## [Page excerpt]
- - - - -
• Apple uses anticompetitive tactics to lock in consumers and developers, government says.
  • Apple will even sacrifice quality to thwart innovation and competition, according to the suit.
  • Three private antitrust class actions immediately follow in California and New Jersey.
  • Suits follows $1.95 million fine against Apple by the European Commission.

Apple Inc. has used its dominant position, restrictive contracts, and even delay new product features, combined with a strategy of getting people “locked in” and “hooked on the ecosystem,” to monopolize the smartphone market. The company's enormous profits come at the expense of consumers, developers, competition, and innovation.

That is the theme of an 88-page complaint filed in U.S. District Court for New Jersey by the Antitrust Division of the Department of Justice and the attorneys general of Arizona, California, the District of Columbia, Connecticut, Maine, Michigan, Minnesota, New Hampshire, New Jersey, New York, North Dakota, Oklahoma, Oregon, Tennessee, Vermont, and Wisconsin (U.S., et al. v. Apple Inc., No. 2:24-cv-04055, D. N.J.).

The complaint seeks relief for Apple's alleged monopolization or attempted monopolization of the U.S. “Performance Smartphone Market” and “Smartphone Market” in Violation of Section 2 of the Sherman Act. It also cites violations of the New Jersey Antitrust Act (Monopoly Maintenance) and Wisconsin State Law.
- - - - -
## [Data provided]
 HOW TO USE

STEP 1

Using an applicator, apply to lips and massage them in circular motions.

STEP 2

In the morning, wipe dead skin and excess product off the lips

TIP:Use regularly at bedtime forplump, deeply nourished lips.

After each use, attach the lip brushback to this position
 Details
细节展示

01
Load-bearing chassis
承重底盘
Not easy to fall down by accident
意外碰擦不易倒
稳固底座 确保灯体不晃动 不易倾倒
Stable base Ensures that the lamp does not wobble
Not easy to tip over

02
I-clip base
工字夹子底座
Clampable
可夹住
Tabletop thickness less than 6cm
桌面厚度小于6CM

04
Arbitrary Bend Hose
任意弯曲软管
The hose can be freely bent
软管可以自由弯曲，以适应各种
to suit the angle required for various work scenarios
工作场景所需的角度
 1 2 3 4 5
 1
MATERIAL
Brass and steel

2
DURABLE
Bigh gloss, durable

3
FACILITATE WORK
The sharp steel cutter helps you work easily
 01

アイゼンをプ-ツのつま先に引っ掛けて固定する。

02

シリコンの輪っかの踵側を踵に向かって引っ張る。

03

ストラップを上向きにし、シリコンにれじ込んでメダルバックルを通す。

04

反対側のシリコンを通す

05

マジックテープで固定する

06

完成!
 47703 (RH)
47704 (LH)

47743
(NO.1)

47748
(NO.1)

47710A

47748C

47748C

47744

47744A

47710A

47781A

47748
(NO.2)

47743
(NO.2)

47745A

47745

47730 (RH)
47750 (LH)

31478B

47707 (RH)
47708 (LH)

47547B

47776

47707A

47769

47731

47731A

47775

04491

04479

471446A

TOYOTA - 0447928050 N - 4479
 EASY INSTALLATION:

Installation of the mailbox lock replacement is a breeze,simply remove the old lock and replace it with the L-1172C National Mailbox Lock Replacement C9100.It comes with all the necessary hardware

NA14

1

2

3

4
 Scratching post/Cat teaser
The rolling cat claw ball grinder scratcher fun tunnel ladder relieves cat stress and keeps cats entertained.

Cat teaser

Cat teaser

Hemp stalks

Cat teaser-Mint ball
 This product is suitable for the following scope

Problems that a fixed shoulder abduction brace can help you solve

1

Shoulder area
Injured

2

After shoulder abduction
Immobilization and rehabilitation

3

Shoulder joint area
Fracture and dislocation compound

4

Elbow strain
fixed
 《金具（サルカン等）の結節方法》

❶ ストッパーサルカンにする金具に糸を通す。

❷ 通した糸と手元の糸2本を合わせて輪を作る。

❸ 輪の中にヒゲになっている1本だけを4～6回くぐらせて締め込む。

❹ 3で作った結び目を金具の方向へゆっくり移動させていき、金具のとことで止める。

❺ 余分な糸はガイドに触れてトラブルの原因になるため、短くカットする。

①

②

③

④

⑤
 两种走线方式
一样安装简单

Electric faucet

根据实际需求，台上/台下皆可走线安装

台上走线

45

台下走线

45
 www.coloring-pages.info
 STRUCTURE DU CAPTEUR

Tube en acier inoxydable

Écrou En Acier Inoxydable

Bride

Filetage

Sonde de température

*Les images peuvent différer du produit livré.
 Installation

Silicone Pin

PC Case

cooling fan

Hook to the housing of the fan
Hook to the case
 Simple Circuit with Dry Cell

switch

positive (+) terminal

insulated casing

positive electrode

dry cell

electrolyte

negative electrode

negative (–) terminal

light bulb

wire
- - - - -
Translate this sentence from the article on the Apple antitrust suit into Spanish: "The company's enormous profits come at the expense of consumers, developers, competition, and innovation."

## [Expected answer]
Las enormes ganancias de la empresa se obtienen a costa de los consumidores, los desarrolladores, la competencia y la innovación.